La faune n’est pas inépuisable

Marc-André Morin, Le Journal des citoyens, le 18 octobre 2020

La gestion de la faune au Québec est une histoire pas trop brillante, parsemée de catastrophes. On a toujours procédé avec la faune comme avec les autres ressources, comme si la nature était inépuisable.

La Gaspésie avait une population de caribou très viable et en santé. Lorsqu’il n’en resta plus que quelques centaines, réfugiés sur les hauts sommets, le gouvernement a interdit la chasse. Malgré cela, certains locaux ont continué de les chasser jusqu’au point où il n’en restait plus qu’une trentaine.

Quelques décennies plus tard, on en est toujours au même point. Sauf qu’on questionne maintenant la destruction d’habitat par la déforestation et les chemins forestiers qui ouvrent la voie aux prédateurs.

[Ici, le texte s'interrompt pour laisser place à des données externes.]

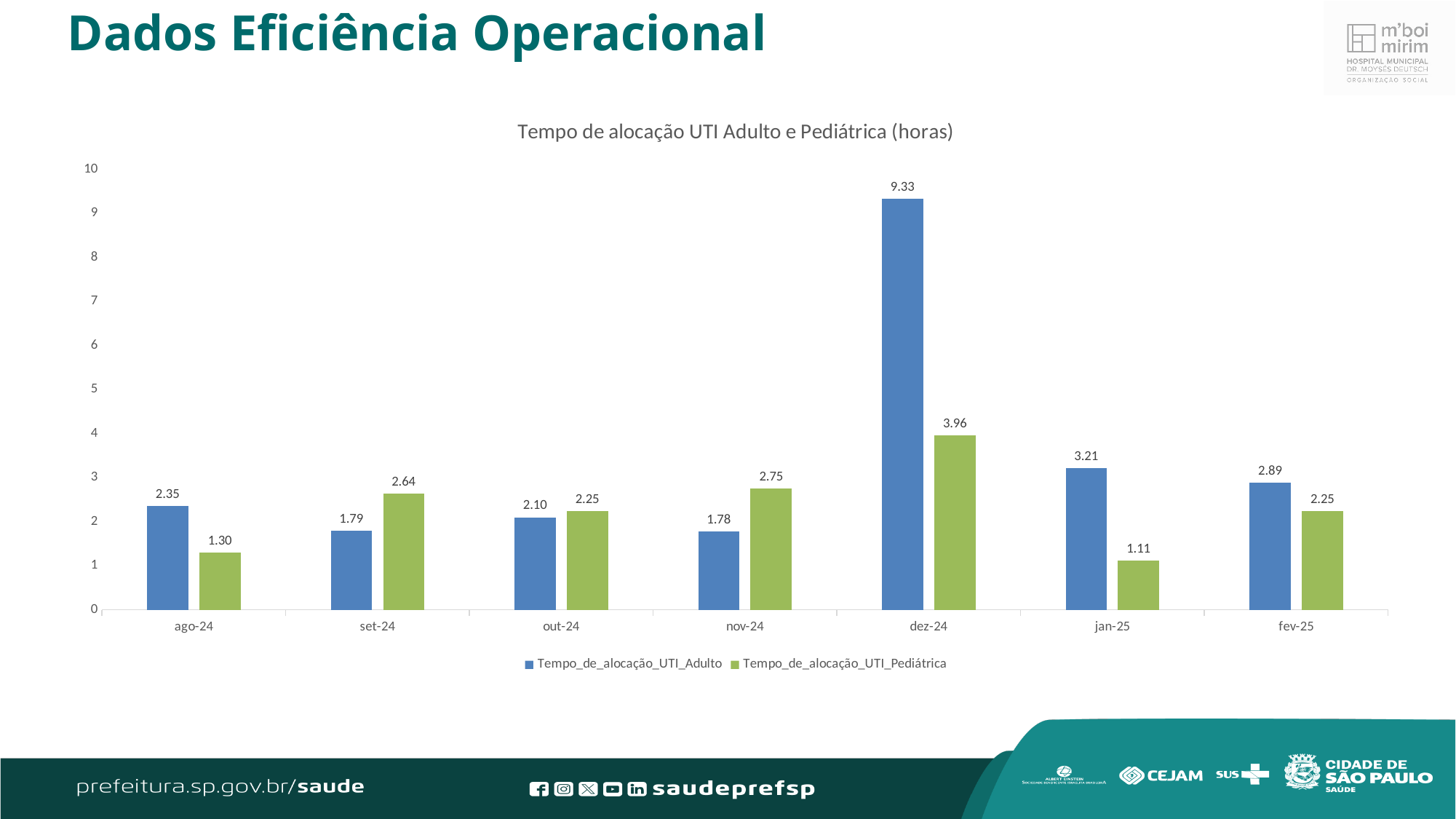
What is the difference between the Tempo_de_alocação_UTI_Adulto and Tempo_de_alocação_UTI_Pediátrica values in dez-24? 5.37 What is the value for Tempo_de_alocação_UTI_Adulto in dez-24? 9.33 What is the value for Tempo_de_alocação_UTI_Adulto in jan-25? 3.21 Which month has the lowest value for Tempo_de_alocação_UTI_Adulto? nov-24 Which month has the highest value for Tempo_de_alocação_UTI_Pediátrica? dez-24 What is the title of the chart? Tempo de alocação UTI Adulto e Pediátrica (horas) What is the value for Tempo_de_alocação_UTI_Pediátrica in ago-24? 1.30 Is the value for Tempo_de_alocação_UTI_Adulto in dez-24 greater or less than 9? greater How many months are shown on the x axis? 7 In set-24, which series has the larger value: Tempo_de_alocação_UTI_Adulto or Tempo_de_alocação_UTI_Pediátrica? Tempo_de_alocação_UTI_Pediátrica How many series does the legend list? 2 What kind of chart is shown on the slide? Bar chart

Je fréquente le territoire des Hautes-Laurentides depuis les années soixante-dix. Au début, lorsqu’on montait à Clova ou à Parent, dans les trois heures de route il n’était pas rare de voir deux ou trois orignaux traversant le chemin. Je n’en ai pas vu un seul depuis quatre ou cinq ans. Allez sur Google Earth et regardez les parterres de coupes et les chemins forestiers autour du réservoir Gouin, vous comprendrez vite que les pauvres bêtes n’ont plus de forêts ou s’abriter. Les coupes à blanc et les chemins forestiers où les prédateurs les voient et les sentent à des kilomètres sont devenus mortels. Le petit beigne de forêt laissé autour des lacs où se cachent les chasseurs n’est pas une option qui assure la survie de l’espèce.

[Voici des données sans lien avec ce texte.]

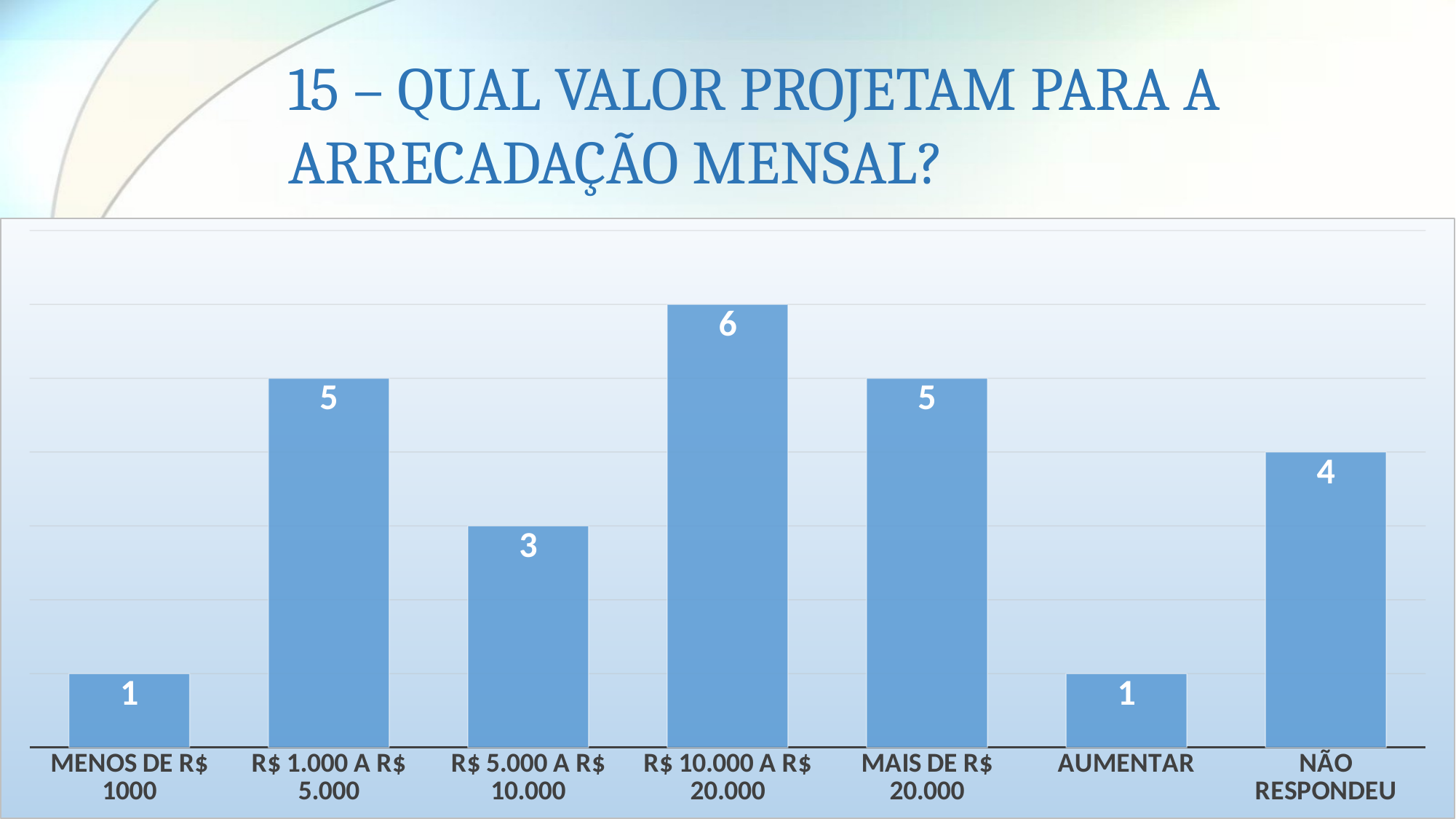
What is the value for R$ 10.000 A R$ 20.000? 6 What is the difference between the values for R$ 10.000 A R$ 20.000 and R$ 5.000 A R$ 10.000? 3 How many categories are shown on the x axis? 7 Which category has the highest value? R$ 10.000 A R$ 20.000 What is the title of the slide? 15 – QUAL VALOR PROJETAM PARA A ARRECADAÇÃO MENSAL? What is the value for AUMENTAR? 1 Which is larger, the value for R$ 1.000 A R$ 5.000 or the value for NÃO RESPONDEU? R$ 1.000 A R$ 5.000 What is the value for NÃO RESPONDEU? 4 What is the value for R$ 5.000 A R$ 10.000? 3 Which is larger, the value for R$ 5.000 A R$ 10.000 or the value for AUMENTAR? R$ 5.000 A R$ 10.000 What kind of chart is shown on the slide? Bar chart What is the difference between the values for NÃO RESPONDEU and MENOS DE R$ 1000? 3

Le mythe du braconnier autochtone ne tient pas le chemin une seconde. Ils sont une population minuscule dans un territoire immense. Ils ne chassent que pour se nourrir autour de leur village et de leurs camps saisonniers dont ils se servent pour la pêche et la cueillette. À mon humble avis, l’orignal est sur la même pente que les caribous de la Gaspésie et les sept caribous de Val-d’Or que Couillard était prêt à sacrifier pour quelques jobs. Pour les chasseurs sportifs, ce sera la perte d’une activité bien agréable ancrée dans nos mœurs. Pour les Algonquins, ce sera la perte d’un élément vital de leur mode de vie qui fait partie de leur identité et de leur survie en temps que peuple.

Lorsque le gouvernement du Québec a vendu le mont Tremblant à Ryan pour en faire un centre de ski, la police provinciale de Duplesssis est arrivée à la maison de la famille Commandant, les derniers Weskarini des Laurentides, qui habitaient là où est le stationnement du centre de ski aujourd’hui. On les transporta sur la réserve à Maniwaki. Le fils cadet Bill, que j’ai connu, a échappé à la rafle. Il était sur sa ligne de trappe au lac Cyprès. À la création du Parc, il était toujours là. Ils l’ont sûrement gardé comme attraction touristique. Sa cabane en bois rond n’est plus là comme dans mon enfance, mais l’affiche dit toujours « plage chez Bill ». Un bien mince souvenir.